It’s Good to Be Here

Written by Nathan Tanner Stout

A clean, white nametag with my name and the Orlando REP’s logo waits on a stack of neatly folded T-shirts, bound together with some plastic ribbon. There are other packs of shirts and tags on the table too; those are for the other five of the incoming master’s class. As newly minted members of the MFA Theatre for Young Audiences (TYA) program at the University of Central Florida, we’ve spent the week learning names, shaking hands, and reading syllabi. This morning, though, is our official introduction to the Orlando Family Stage. Each member of the team has something unique to share. And it takes a whole team of designers, teaching artists, and staff to continue the Orlando REP’s work of bringing shows and educational programs to the community. And when you walk around the shops backstage adorned with the relics of shows past, the absolutely gorgeous set being built for Tuck Everlasting, or the LED-lit Florida Blue Lobby, it’s hard not to get excited about that work.

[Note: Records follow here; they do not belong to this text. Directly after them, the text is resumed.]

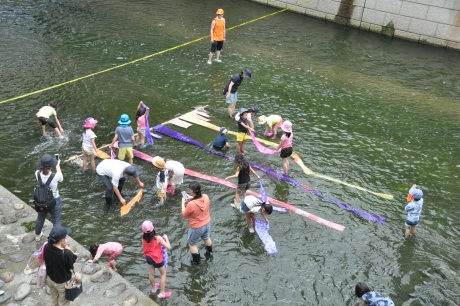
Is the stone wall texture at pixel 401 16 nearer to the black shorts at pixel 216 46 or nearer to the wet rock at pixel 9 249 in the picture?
the black shorts at pixel 216 46

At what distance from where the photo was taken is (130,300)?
287 inches

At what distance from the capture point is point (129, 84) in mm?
15758

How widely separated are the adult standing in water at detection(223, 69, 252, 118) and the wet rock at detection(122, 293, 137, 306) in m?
7.82

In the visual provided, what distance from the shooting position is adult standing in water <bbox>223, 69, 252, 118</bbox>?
1369cm

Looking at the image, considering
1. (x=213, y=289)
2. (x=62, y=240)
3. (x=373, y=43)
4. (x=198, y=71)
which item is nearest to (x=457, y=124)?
(x=373, y=43)

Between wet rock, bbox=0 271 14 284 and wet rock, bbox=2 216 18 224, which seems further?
wet rock, bbox=2 216 18 224

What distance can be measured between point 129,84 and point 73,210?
Result: 715cm

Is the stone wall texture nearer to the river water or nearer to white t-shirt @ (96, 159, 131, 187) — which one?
the river water

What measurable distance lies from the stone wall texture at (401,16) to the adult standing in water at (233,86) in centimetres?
1226

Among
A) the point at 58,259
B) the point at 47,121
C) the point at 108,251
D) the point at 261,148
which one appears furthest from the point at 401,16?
the point at 58,259

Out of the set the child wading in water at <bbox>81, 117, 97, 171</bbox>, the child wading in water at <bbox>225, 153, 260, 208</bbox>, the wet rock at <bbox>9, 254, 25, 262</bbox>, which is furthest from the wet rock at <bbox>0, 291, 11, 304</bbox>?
the child wading in water at <bbox>225, 153, 260, 208</bbox>

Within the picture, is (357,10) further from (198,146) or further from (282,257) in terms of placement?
(282,257)

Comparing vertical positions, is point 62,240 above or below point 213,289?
above

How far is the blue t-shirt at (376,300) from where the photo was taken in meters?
6.52
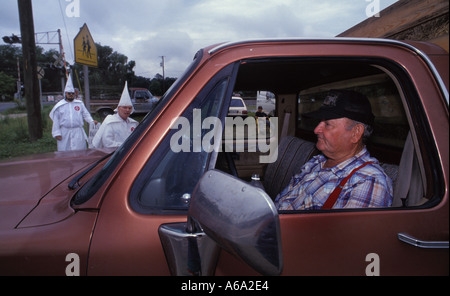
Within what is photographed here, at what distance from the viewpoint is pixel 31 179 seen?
167 cm

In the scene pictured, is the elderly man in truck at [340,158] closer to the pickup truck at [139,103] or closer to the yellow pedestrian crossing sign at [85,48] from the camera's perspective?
the yellow pedestrian crossing sign at [85,48]

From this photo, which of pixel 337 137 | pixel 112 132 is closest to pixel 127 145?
pixel 337 137

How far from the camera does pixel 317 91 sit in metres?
2.67

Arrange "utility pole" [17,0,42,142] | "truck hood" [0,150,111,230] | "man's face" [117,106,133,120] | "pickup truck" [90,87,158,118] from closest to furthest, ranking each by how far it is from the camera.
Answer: "truck hood" [0,150,111,230] < "man's face" [117,106,133,120] < "utility pole" [17,0,42,142] < "pickup truck" [90,87,158,118]

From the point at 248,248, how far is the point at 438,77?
1017 millimetres

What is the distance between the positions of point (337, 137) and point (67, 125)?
212 inches

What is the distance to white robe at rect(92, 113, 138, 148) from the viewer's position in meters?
4.14

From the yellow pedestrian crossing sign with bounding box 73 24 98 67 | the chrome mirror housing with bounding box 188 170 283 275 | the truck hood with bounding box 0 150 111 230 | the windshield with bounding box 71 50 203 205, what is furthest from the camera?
the yellow pedestrian crossing sign with bounding box 73 24 98 67

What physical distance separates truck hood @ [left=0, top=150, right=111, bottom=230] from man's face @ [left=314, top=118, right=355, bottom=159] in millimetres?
1464

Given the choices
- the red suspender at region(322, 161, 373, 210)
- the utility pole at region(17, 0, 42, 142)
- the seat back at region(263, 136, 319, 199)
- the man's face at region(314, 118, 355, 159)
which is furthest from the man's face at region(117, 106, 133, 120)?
the utility pole at region(17, 0, 42, 142)

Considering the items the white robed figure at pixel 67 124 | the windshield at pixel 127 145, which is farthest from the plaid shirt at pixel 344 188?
the white robed figure at pixel 67 124

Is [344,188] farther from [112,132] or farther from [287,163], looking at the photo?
[112,132]

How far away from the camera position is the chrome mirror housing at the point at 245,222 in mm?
672

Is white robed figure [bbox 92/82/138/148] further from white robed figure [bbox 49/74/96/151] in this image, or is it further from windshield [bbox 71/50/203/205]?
windshield [bbox 71/50/203/205]
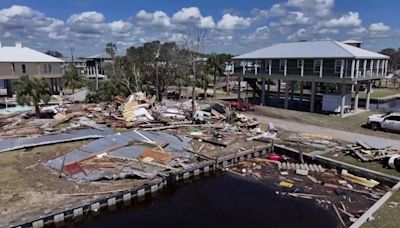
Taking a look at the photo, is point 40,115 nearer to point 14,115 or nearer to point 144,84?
point 14,115

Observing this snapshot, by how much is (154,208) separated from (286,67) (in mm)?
28414

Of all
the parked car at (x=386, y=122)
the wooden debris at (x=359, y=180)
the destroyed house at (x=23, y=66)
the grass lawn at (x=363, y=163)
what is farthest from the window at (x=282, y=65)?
the destroyed house at (x=23, y=66)

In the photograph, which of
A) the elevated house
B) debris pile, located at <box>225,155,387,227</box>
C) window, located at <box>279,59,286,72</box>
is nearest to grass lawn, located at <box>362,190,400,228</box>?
debris pile, located at <box>225,155,387,227</box>

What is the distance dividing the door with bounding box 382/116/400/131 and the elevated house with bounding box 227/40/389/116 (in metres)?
6.60

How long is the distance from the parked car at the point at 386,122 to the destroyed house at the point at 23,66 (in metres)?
46.1

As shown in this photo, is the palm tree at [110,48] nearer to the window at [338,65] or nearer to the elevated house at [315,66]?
the elevated house at [315,66]

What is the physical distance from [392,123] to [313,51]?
45.0 ft

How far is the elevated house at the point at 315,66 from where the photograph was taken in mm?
35281

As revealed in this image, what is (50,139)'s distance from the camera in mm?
26047

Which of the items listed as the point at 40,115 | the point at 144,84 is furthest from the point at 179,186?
the point at 144,84

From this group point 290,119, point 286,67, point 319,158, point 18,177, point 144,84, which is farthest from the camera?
point 144,84

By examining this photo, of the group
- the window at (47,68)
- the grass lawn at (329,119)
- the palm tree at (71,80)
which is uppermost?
the window at (47,68)

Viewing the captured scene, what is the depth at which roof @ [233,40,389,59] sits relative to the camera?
36250mm

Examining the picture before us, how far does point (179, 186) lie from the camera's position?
19.8m
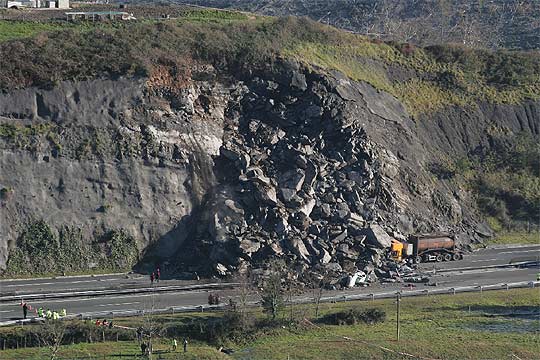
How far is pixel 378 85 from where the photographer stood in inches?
2844

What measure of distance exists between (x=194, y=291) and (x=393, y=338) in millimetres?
12571

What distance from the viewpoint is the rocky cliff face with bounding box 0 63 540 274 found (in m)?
56.6

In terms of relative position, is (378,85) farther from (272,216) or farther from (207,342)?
(207,342)

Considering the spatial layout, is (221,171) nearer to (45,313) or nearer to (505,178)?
(45,313)

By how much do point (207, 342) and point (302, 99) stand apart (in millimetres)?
23908

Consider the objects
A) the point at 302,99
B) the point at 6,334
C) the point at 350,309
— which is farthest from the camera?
the point at 302,99

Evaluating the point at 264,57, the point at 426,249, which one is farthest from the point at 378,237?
the point at 264,57

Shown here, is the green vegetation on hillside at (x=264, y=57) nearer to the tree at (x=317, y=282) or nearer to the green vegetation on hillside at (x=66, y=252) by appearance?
the green vegetation on hillside at (x=66, y=252)

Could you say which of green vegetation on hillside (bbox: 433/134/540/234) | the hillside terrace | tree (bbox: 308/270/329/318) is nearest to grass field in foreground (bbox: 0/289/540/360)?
tree (bbox: 308/270/329/318)

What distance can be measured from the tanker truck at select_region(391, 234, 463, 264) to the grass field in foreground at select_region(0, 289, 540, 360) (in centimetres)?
648

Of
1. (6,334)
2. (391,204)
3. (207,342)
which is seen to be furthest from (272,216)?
(6,334)

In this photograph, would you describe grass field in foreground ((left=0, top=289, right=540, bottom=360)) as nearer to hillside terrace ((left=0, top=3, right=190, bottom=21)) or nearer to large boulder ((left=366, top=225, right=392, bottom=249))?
large boulder ((left=366, top=225, right=392, bottom=249))

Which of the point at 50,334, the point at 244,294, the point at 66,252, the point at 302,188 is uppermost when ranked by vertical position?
the point at 302,188

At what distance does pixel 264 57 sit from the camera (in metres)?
67.1
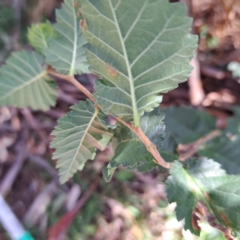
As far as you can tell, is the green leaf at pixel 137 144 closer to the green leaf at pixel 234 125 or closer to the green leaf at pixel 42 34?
the green leaf at pixel 42 34

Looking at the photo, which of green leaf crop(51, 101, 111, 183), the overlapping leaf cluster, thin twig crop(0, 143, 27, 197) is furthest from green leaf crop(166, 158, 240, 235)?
thin twig crop(0, 143, 27, 197)

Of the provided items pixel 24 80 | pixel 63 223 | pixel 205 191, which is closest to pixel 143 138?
pixel 205 191

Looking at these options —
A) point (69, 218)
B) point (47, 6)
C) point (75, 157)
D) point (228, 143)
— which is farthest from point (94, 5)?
point (47, 6)

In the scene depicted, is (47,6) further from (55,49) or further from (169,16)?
(169,16)

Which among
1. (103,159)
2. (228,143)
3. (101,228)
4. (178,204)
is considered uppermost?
(178,204)

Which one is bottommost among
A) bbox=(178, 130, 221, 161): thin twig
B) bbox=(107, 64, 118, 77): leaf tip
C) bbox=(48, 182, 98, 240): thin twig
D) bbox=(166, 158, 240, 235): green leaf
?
bbox=(48, 182, 98, 240): thin twig

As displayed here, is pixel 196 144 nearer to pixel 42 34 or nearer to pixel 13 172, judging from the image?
pixel 42 34

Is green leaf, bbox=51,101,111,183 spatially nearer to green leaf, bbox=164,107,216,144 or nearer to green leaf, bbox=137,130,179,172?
green leaf, bbox=137,130,179,172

If I’m sounding starstruck and you think I may just be exercising my poetic license, I invite you to take a look for yourself, especially if your last experience at the Orlando Family Stage was before the whole lobby got a makeover. It’s impressive. What’s more impressive to the six of us hoping to hone our craft is that a theatre dedicated to “The Finest in Family Theatre” can really thrive while providing moments that matter for everyone involved. Sage Tokach, fellow MFA candidate writes “I am thrilled to begin working with the REP because it is rare to find a group of artistic minds so devoted to the enrichment of children’s lives…. In many places, theatre for young audiences is a secondary focus, restricted to the smallest budget and performance spaces. That’s not the case here. TYA rules the Orlando REP!” Cory Cotter, also an MFA candidate, echoes Sage’s excitement, writing that “It’s a privilege to be learning and working at a cultural hub for arts and theatre that not only seeks to preserve its long history and purpose but also seeks to improve and sustain the community through arts for future generations.”

As for me, UCF seemed to be the only clear choice to help me turn my undergrad experience into a career. I graduated from Brigham Young University in April 2016 with a BA in Theatre Arts Studies without a clue as to where to go next. For the record, the education I received there was entirely transformative and inspiring, even mind-blowing! Shakespeare’s name certainly came up (whose work I love), but alongside artists whose names I was hearing for the first time: Stanislavski, Meyerhold, Boal, Grotowski, Zimmerman. Those names aren’t as important as what they taught me. I fell in love with theatre’s ability to form deep connections with others, deep awareness of our ourselves, and deep change in the world. Still, I left my program feeling unsure of what to funnel this new-found passion into. It wasn’t until a friend reached out to me and suggested that I take a look at the MFA program at UCF that the path ahead took shape. If I reached backwards, how many youth, when given a spark, would find within themselves the same passion that I had discovered? And, if not that, how many of their lives would improve learning lessons that I did from the theatre about empathy, presence, and community?

UCF is one of a select few that offer an MFA in Theatre for Young Audiences, and the only one who has a partnership with a professional TYA theatre. I’m finding those outlets for my passion in this program. We are partnering with local organizations as teaching artists to take these lessons to the youth they service. We practice teaching, we read work for children, we use performance as research in learning new things, we create theatre. And, in an era where college grads bemoan a lack of the work experiences required for entry-level jobs, the opportunities we receive through our partnership with the Orlando Family Stage to actually teach students, familiarize oneself with the operations of a professional theatre, and lead educational programs such as the annual “Writes of Spring” writing competition cannot be understated.

The hope is that we become part of the future of changing the lives of youth and families through theatre as artistic directors, teaching artists, producers, educational directors, or in some other way that hasn’t even been conceived yet. Working with the Orlando Family Stage gives me the building blocks for a career in any of those positions. But the partnership equally helps the Orlando Family Stage fulfill its mission “to create experiences that enlighten, entertain, and enrich the lives of family and young audiences.” That is what I gathered as we got together Friday morning. This is a place where everyone’s work benefits everyone else, including the thousands of families we are fortunate enough to serve. In that spirit, I took that tag from my bag and pinned it to my chest. It’s good to be here.